Enfin, il existe deux cas, non encore fixés pour une plaidoirie orale, qui concernent des cas où le discours de représentants du gouvernement est si coercitif qu’il enfreint le premier amendement. Dans Murthy c. Missouri, le 5e circuit a conclu que l’administration Biden avait violé le premier amendement en encourageant et en faisant pression sur les sociétés de médias sociaux pour qu’elles suppriment les faux discours. Dans l’affaire National Rifle Association c. Vullo, le tribunal examinera si Maria Vullo, alors chef du Département des services financiers de New York, a violé le premier amendement lorsqu’elle a exhorté les banques et les compagnies d’assurance à prendre en compte les « risques de réputation » liés aux affaires avec des armes à feu. -des groupes de défense des droits comme la National Rifle Association. En 1963, dans l’affaire Bantam Books c. Sullivan, le tribunal a estimé que les menaces de poursuites émanant de représentants du gouvernement constituaient une coercition violant le premier amendement. Le tribunal n’a pas abordé cette question depuis, mais il le fera dans ces deux affaires.
Armes à feu
Le 7 novembre, le tribunal a entendu les plaidoiries dans l’affaire États-Unis c. Rahimi, qui porte sur la constitutionnalité d’une loi fédérale érigeant en crime le fait pour une personne faisant l’objet d’une ordonnance d’interdiction dans une affaire de violence domestique de posséder une arme à feu. Le 5ème Circuit a déclaré cela inconstitutionnel car de telles restrictions n’existaient pas en 1791 lorsque le deuxième amendement a été adopté. Rahimi offre au tribunal l’occasion de clarifier le test qu’il a annoncé en 2022 dans l’affaire New York State Rifle and Pistol Association c. Bruen. La décision aura probablement de grandes conséquences sur de nombreuses autres réglementations fédérales, étatiques et locales sur les armes à feu.
En conclusion
Au cours des deux dernières années seulement, le tribunal a annulé l’arrêt Roe v. Wade, étendu considérablement le droit aux armes à feu, modifié considérablement la loi concernant les clauses religieuses du premier amendement, imposé une nouvelle limite substantielle aux agences administratives (la doctrine des questions majeures), et effectivement a annulé 45 ans de précédents autorisant les universités à s’engager dans une action positive et, pour la première fois, a trouvé un droit du premier amendement pour les entreprises à violer les lois anti-discrimination lorsqu’elles sont engagées dans une activité d’expression. Il y a tout lieu de croire que 2024 sera une autre année charnière pour la Cour suprême.

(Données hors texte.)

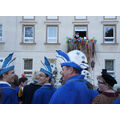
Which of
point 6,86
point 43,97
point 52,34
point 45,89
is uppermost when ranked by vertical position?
point 52,34

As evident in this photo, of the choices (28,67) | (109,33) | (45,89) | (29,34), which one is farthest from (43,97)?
(109,33)

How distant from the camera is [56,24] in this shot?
394 inches

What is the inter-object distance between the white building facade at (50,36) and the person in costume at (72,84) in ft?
25.6

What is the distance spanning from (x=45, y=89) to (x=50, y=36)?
7.66 meters

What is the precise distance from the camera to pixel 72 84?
162cm

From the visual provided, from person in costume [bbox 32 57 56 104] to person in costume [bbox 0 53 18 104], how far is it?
0.46m

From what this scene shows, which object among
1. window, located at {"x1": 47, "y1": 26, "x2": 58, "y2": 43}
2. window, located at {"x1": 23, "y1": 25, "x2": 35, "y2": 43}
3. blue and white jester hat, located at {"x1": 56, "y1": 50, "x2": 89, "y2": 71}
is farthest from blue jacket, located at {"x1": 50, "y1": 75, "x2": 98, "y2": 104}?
window, located at {"x1": 23, "y1": 25, "x2": 35, "y2": 43}

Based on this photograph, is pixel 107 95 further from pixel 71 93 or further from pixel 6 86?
pixel 6 86

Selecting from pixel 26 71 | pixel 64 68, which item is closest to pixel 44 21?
pixel 26 71

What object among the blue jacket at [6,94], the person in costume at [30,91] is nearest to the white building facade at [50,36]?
the person in costume at [30,91]

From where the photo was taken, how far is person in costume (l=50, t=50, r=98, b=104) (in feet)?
5.22
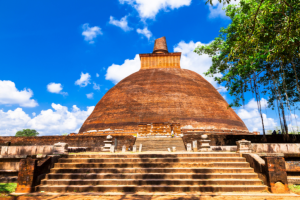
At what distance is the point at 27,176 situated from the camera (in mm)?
5637

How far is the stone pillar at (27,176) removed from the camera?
18.1 feet

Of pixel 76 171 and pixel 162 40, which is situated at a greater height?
pixel 162 40

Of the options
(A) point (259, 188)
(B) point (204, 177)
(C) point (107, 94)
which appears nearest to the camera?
(A) point (259, 188)

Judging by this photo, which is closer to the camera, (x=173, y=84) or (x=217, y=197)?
(x=217, y=197)

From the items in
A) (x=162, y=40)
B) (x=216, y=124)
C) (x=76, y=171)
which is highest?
(x=162, y=40)

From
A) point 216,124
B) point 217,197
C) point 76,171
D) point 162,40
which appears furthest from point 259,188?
point 162,40

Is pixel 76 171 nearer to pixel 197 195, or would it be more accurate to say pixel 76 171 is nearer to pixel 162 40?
pixel 197 195

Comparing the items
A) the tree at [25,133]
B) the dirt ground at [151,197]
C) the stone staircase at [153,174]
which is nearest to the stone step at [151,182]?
the stone staircase at [153,174]

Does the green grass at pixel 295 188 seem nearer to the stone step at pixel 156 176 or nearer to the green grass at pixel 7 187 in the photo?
the stone step at pixel 156 176

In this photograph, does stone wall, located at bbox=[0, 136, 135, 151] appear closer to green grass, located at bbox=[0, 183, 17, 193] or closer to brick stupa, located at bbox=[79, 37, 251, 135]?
brick stupa, located at bbox=[79, 37, 251, 135]

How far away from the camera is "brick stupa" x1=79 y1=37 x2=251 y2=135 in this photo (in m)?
19.4

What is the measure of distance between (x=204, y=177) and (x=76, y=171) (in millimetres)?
4092

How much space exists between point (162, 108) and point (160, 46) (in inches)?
513

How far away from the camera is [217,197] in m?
4.97
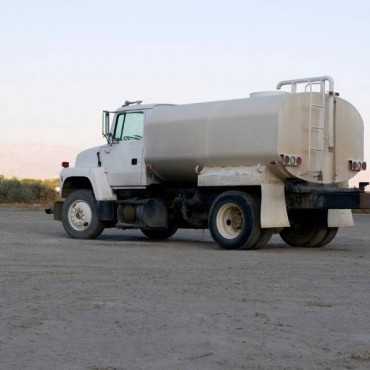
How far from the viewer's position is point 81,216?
21484 millimetres

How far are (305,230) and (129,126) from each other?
15.5ft

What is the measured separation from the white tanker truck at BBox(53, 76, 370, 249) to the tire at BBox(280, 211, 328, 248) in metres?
0.03

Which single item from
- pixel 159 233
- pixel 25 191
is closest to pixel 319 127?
pixel 159 233

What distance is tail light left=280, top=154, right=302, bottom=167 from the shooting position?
17641 mm

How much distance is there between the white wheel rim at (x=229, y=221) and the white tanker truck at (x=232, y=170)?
0.02 meters

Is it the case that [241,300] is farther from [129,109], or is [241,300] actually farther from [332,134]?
[129,109]

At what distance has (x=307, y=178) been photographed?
18375mm

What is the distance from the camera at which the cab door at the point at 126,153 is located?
20547 mm

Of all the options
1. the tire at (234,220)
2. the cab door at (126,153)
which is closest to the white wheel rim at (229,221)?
the tire at (234,220)

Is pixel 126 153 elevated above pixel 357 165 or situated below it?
above

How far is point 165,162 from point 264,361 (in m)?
13.0

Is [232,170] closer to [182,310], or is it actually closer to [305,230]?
[305,230]

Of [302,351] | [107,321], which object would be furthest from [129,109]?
[302,351]

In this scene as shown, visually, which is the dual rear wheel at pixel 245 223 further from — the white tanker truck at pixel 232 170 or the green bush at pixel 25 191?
the green bush at pixel 25 191
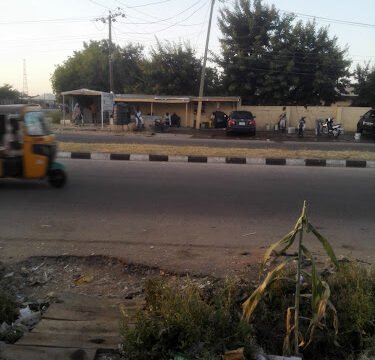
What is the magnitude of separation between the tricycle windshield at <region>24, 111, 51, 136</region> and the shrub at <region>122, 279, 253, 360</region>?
244 inches

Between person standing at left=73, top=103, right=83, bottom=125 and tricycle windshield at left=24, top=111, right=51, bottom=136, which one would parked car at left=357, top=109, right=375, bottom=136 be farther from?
tricycle windshield at left=24, top=111, right=51, bottom=136

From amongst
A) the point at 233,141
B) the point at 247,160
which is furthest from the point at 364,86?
the point at 247,160

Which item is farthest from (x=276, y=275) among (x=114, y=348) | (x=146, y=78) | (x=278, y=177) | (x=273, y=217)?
(x=146, y=78)

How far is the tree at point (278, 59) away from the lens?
3403cm

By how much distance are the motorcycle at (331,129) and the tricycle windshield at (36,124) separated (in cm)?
2057

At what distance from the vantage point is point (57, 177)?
8.72 meters

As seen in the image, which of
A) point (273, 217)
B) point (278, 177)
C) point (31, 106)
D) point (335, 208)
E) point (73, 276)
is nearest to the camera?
point (73, 276)

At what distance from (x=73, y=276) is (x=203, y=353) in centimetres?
206

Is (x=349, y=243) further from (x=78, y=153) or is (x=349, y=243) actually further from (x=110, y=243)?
(x=78, y=153)

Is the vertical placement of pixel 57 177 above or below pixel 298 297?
below

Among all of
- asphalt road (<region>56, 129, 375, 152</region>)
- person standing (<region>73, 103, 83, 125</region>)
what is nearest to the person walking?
asphalt road (<region>56, 129, 375, 152</region>)

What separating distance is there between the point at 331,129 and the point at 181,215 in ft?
71.2

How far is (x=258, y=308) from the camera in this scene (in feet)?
10.5

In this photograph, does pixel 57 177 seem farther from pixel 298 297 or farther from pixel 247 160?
pixel 298 297
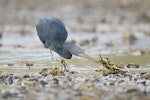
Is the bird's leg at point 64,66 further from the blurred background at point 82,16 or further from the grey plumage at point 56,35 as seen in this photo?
the blurred background at point 82,16

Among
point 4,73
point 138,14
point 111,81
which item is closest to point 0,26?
point 138,14

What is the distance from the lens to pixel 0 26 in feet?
65.0

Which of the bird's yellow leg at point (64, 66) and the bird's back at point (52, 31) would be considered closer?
the bird's back at point (52, 31)

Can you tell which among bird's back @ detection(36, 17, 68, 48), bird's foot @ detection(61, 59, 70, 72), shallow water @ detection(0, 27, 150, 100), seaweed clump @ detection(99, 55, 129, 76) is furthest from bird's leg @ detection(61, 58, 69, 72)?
seaweed clump @ detection(99, 55, 129, 76)

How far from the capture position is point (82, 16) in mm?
21516

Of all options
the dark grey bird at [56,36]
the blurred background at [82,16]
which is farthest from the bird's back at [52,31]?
the blurred background at [82,16]

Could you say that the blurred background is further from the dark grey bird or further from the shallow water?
the dark grey bird

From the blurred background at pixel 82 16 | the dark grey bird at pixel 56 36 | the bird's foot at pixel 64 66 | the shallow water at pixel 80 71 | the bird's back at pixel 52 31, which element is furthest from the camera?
the blurred background at pixel 82 16

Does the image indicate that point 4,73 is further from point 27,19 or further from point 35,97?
point 27,19

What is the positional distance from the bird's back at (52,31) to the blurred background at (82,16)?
8876 millimetres

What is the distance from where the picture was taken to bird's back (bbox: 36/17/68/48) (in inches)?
354

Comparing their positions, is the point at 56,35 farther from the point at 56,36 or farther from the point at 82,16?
the point at 82,16

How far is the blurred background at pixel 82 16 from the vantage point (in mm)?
19141

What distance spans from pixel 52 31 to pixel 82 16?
12.5 m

Erwin Chemerinsky est doyen de la faculté de droit de l’Université de Californie à Berkeley et auteur du livre récemment publié A Momentous Year in the Supreme Court. Il est un expert en droit constitutionnel, en pratique fédérale, en droits civils et libertés civiles, ainsi qu’en contentieux d’appel. Il est également l’auteur de The Case Against the Supreme Court ; Les clauses religieuses : les arguments en faveur de la séparation de l’Église et de l’État, écrit avec Howard Gillman ; et Présumé coupable : comment la Cour suprême a donné du pouvoir à la police et violé les droits civils.
Cette chronique reflète les opinions de l’auteur et pas nécessairement celles de l’ABA Journal ou de l’American Bar Association.